Grève des hôpitaux : à Clermont-Ferrand, forte mobilisation des personnels

Deux rassemblements sont prévus à 14 heures sur les sites d'Estaing et de Gabriel Montpied pour soutenir les personnels hospitaliers. / © C. Da Silva / France 3 Auvergne
Deux rassemblements sont prévus à 14 heures sur les sites d'Estaing et de Gabriel Montpied pour soutenir les personnels hospitaliers. / © C. Da Silva / France 3 Auvergne

Les CHU Gabriel Montpied et Estaing de Clermont-Ferrand ont répondu à l’appel à la grève du Collectif Inter-Hôpitaux jeudi 14 novembre. Médecins, infirmiers, aides-soignants souhaitent un plan d’urgence pour sauver l’hôpital public. Près de 80% du personnel d'Estaing est en grève.

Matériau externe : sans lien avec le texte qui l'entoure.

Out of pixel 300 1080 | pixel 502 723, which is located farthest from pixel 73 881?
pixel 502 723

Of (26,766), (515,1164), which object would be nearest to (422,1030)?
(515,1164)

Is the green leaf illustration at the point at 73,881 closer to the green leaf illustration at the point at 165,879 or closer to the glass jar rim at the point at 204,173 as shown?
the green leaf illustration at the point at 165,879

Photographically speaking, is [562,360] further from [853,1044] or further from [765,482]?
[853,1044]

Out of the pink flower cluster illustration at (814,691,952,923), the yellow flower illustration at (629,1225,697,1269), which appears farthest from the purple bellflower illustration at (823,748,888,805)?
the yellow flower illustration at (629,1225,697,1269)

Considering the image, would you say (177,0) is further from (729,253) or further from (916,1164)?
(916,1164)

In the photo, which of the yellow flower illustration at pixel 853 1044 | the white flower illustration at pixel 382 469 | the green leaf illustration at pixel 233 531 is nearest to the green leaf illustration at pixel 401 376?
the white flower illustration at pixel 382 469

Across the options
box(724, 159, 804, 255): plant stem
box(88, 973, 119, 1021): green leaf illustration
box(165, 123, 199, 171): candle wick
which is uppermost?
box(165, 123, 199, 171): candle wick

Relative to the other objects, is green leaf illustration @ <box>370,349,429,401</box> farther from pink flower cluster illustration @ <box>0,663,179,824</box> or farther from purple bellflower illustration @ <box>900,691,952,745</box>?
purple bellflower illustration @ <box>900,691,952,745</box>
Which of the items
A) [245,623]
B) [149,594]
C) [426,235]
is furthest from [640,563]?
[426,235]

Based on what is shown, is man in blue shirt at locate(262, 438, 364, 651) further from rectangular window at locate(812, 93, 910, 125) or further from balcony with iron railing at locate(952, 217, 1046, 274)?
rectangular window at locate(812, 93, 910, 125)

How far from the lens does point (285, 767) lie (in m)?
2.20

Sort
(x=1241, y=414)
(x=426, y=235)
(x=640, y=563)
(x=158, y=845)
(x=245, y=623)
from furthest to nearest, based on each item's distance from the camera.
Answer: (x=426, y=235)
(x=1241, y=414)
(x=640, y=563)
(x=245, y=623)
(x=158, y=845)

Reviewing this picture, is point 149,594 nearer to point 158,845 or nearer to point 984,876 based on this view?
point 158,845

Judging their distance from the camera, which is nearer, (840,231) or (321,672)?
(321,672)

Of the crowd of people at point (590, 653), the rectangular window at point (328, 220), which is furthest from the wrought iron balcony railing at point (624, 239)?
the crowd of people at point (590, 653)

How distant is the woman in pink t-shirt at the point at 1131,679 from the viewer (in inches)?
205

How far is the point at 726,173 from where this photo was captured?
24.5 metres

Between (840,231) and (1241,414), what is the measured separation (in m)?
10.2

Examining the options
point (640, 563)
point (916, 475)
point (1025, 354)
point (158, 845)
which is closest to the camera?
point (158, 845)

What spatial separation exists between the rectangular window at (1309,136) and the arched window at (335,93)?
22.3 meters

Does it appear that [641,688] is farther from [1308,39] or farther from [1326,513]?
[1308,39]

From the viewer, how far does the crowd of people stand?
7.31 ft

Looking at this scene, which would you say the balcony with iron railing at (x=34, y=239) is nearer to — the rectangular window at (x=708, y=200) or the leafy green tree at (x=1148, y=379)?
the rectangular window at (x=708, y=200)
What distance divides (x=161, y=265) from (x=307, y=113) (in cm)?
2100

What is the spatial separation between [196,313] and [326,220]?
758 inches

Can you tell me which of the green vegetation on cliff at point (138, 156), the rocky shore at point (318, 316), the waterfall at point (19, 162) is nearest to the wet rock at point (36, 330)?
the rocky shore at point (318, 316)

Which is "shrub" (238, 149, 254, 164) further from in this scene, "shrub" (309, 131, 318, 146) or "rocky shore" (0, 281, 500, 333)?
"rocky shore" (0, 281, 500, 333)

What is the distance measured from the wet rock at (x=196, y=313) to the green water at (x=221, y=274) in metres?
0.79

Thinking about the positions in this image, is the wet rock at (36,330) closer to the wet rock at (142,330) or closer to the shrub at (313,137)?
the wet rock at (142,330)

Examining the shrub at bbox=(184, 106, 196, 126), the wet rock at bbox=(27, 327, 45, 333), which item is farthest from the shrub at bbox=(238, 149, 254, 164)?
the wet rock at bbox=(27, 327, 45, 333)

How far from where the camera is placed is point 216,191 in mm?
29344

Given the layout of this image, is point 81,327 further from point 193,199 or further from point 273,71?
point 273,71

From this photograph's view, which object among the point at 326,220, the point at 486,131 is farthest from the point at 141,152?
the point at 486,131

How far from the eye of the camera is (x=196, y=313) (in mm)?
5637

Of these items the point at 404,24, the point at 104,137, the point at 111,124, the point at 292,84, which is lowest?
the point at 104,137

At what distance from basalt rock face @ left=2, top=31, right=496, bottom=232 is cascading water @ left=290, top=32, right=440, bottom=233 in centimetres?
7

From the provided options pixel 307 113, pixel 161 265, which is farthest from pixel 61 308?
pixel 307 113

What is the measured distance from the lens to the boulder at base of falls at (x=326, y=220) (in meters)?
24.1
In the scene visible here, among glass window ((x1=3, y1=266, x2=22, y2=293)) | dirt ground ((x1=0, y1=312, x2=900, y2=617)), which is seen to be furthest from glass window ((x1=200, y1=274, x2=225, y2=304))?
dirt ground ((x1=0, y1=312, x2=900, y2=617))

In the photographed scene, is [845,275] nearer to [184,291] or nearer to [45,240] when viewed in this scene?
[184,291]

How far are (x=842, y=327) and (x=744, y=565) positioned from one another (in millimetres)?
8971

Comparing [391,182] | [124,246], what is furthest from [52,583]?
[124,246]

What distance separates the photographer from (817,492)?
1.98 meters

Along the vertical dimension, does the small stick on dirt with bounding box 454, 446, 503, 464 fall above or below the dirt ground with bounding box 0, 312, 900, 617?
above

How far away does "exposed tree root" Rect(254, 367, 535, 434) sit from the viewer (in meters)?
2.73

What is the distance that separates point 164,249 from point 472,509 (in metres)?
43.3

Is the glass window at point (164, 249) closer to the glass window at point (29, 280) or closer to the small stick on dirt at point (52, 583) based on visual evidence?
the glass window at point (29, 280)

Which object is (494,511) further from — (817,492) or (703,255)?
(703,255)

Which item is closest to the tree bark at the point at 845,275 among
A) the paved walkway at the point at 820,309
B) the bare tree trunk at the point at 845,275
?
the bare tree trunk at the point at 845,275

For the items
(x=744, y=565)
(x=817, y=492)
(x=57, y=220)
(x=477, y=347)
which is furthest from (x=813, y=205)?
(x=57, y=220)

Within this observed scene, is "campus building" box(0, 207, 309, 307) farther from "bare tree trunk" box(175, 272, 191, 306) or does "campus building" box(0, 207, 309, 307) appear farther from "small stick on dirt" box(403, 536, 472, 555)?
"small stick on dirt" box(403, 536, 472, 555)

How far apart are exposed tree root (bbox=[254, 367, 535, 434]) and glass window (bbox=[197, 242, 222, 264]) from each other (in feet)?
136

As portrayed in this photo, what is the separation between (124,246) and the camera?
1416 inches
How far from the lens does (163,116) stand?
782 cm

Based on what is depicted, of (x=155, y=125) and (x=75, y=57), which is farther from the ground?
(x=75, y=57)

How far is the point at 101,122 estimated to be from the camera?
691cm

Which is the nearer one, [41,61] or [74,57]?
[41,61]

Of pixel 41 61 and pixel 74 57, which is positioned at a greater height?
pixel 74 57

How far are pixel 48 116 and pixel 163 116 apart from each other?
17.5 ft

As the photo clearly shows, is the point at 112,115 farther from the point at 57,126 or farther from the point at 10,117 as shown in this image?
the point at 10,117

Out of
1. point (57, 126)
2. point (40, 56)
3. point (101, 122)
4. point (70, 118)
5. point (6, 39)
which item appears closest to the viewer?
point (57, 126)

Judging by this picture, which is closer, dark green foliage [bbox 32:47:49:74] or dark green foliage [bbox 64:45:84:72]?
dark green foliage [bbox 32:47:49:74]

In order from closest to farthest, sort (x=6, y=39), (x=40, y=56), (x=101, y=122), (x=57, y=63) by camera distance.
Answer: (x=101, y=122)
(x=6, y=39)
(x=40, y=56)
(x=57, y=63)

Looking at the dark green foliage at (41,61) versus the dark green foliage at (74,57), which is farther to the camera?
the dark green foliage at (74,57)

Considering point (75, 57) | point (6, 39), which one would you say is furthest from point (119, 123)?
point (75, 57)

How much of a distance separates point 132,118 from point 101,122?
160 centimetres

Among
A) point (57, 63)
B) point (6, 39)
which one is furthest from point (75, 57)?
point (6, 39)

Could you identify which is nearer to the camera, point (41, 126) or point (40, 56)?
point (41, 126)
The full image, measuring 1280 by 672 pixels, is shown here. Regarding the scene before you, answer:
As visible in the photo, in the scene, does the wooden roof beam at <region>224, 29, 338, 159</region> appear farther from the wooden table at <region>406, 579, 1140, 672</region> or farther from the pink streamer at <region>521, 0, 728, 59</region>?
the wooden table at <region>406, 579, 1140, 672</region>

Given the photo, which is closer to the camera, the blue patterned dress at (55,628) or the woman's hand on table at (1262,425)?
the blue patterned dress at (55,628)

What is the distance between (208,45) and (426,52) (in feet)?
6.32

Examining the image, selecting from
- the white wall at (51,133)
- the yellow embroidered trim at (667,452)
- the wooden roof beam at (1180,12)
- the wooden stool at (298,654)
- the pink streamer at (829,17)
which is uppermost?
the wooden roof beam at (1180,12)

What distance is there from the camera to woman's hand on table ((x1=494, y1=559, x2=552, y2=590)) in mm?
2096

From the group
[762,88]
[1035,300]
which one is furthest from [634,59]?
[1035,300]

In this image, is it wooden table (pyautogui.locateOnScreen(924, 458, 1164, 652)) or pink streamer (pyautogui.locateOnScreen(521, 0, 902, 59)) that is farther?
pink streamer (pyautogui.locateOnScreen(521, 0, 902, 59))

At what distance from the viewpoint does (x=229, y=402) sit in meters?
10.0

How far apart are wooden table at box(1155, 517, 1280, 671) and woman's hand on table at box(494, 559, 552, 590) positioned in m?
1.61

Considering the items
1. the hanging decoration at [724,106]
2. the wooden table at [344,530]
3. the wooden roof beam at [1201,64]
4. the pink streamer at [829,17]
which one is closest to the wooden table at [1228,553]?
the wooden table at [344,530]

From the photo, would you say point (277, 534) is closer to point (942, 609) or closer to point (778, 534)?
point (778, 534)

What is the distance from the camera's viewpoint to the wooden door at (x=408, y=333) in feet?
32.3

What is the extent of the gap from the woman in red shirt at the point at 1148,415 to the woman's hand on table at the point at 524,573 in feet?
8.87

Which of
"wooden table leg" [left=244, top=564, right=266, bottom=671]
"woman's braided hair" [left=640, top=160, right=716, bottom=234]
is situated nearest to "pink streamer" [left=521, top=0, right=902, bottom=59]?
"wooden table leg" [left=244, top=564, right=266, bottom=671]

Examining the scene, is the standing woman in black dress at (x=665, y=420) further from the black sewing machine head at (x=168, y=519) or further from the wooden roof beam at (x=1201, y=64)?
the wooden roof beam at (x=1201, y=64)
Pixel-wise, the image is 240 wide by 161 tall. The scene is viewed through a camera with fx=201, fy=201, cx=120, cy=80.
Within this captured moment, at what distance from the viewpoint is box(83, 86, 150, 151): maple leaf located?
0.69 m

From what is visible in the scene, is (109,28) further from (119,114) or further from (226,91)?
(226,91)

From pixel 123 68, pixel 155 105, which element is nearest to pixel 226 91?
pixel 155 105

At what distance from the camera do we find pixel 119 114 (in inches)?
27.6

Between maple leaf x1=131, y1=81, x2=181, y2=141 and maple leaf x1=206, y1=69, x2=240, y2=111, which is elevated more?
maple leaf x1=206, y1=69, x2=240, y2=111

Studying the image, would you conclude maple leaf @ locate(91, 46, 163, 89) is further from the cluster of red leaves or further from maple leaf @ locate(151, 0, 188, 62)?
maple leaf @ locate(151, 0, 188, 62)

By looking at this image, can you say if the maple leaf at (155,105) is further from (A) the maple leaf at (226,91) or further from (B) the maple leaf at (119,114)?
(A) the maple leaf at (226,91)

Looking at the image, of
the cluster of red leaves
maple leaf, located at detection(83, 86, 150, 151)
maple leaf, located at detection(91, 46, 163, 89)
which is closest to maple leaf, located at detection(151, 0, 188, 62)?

Par S.B. avec Camille Da Silva

Les hôpitaux de Clermont-Ferrand ont suivi le mouvement national organisé ce jeudi 14 novembre, à l’initiative du Collectif Inter-Hôpitaux. Près de 80% du personnel d'Estaing est en grève et une centaine d’auvergnats se sont déplacés à Paris pour manifester à 14 heures. En parallèle, deux rassemblements étaient organisés dans les deux centres hospitaliers, les personnels invitent les usagers à les rejoindre pour défendre la cause de l’hôpital public. En tout, environ 950 personnes ont participé aux actions organisées au CHU Estaing, selon la police. Au CHU Gabriel Montpied, il y avait environ 450 personnes.

En grève mais présents

Au CHU Gabriel Montpied des médecins, chefs de service, infirmiers et aides-soignants se sont relayés pour distribuer tracts et banderoles. Beaucoup travaillent, mais avec un brassard "en grève". Dans la plupart des services, seules les urgences fonctionnent normalement. A l’origine de ce mouvement, un ras-le-bol généralisé : « Les patients ont de plus en plus de mal à avoir un lit pout être hospitalisés, on nous demande toujours d’aller plus vite. On fait des heures à rallonge, on a des gardes qui sont très difficiles. On est fatigués de tout ça », constate Marion Couderc, médecin rhumatologue.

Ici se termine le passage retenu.